Several other causes dictated this policy of reserve. Against the Gauls, the Samnites, Pyrrhus, and Hannibal,—in other [Pg 5072] words, for the defense of Latium and of Italy,—Rome had employed all her strength; it was then a question of her existence: whereas, in the wars with Greece and with Asia, her ambition and her pride alone were interested; and wisdom demanded that some relaxation be given to the plebeians and the allies. The Senate had moreover too many affairs on its hands—the wars with Spain, with Corsica, with Cisalpina, and with Istria—to admit of its becoming deeply involved in the East. Therefore two legions only will fight Philip and Antiochus—that will suffice to conquer, but would be too little to despoil them. Furthermore, the Senate believed that in penetrating into this Greek world, where an old glory concealed so much weakness, they could not accord too much to prudence. These pitiless enemies of the Volscians and the Samnites will not proceed in their next wars by exterminating their adversaries and wasting their country. "It was not with such a purpose," said they, "that they came to pour out their blood; they took in hand the cause of oppressed Greece." And that language and that policy they will not change after victory. The first act of Flamininus, on the day after Cynoscephalæ, was to proclaim the liberty of the Greeks. All who bore that respected name seemed to have the right to Roman protection; and the little Greek cities of Caria, and of the coasts of Asia and Thrace, received with astonishment their liberty from a people that they hardly knew.

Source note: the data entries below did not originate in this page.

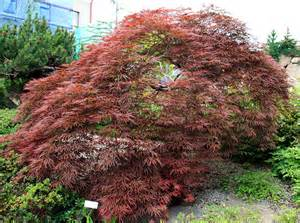 types of maple trees best trees to plant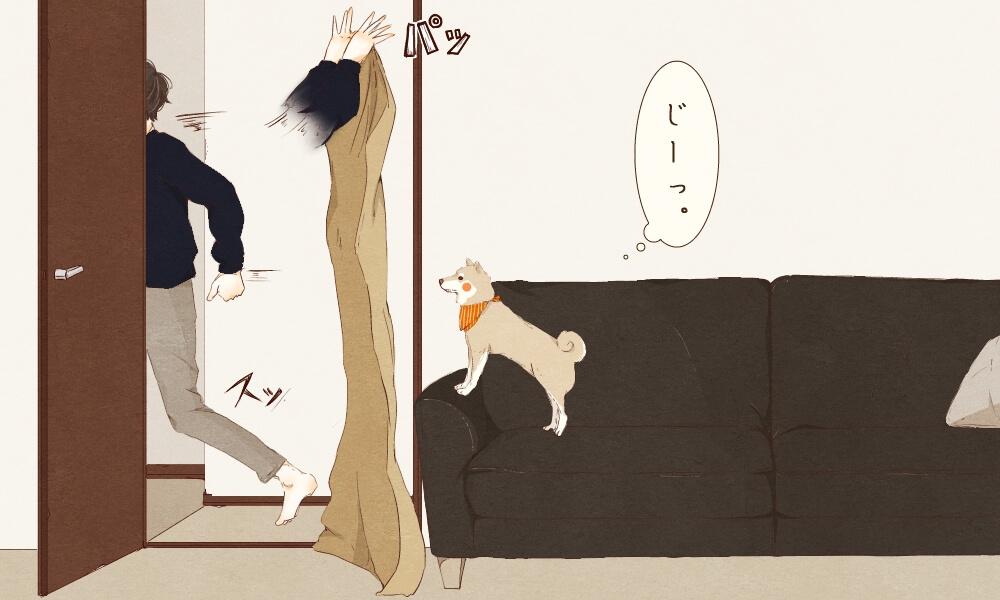 柴犬,漫画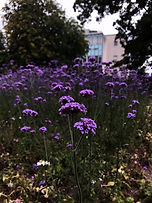 Image by Tamara Gore, Purple Flowers,  Used On Upper Valley Turning Point Website
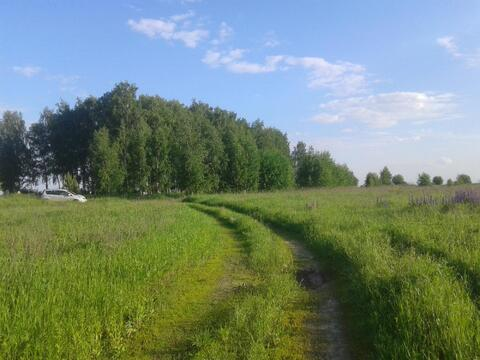 Земельный участок 15 сот. д.Красный Восход - Фото 4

All were captivated by this apparent generosity. None perceived that in restoring independence to the cities and States, Rome wished to break up the confederations that sought to reorganize and would perhaps have given new force to Greece. In isolating them and attaching them to herself by grateful ties, she placed them almost insensibly under her influence. She made allies of them; and every one knows what the allies of Rome became. Thus the Senate was so well satisfied with this policy, which created division everywhere and awakened extinct rivalries, that for half a century it followed no other.
Although in literature Rome was but the echo of Greece, she civilized all the Western world, for which the Greeks had done nothing. Her language, out of which sprang the various languages of the Romance nations, is in case of need a means of communication among scholars of all countries, and her books will always remain—a wise selection being made—the best for the higher culture of the mind. They have merited above all others the title of litteræ humaniores, the literature by which men are made. A cardinal, reading the 'Thoughts of Marcus Aurelius' (written in Greek, it is true, but written by a Roman), exclaimed, "My soul blushes redder than my scarlet at sight of the virtues of this Gentile."
Suppose Rome destroyed by Pyrrhus or Hannibal, before Marius and Cæsar had driven the German tribes back from Gaul: their invasion would have been effected five centuries sooner; and since they would have found opposed to them only other barbarians, what a long night would have settled down upon the world!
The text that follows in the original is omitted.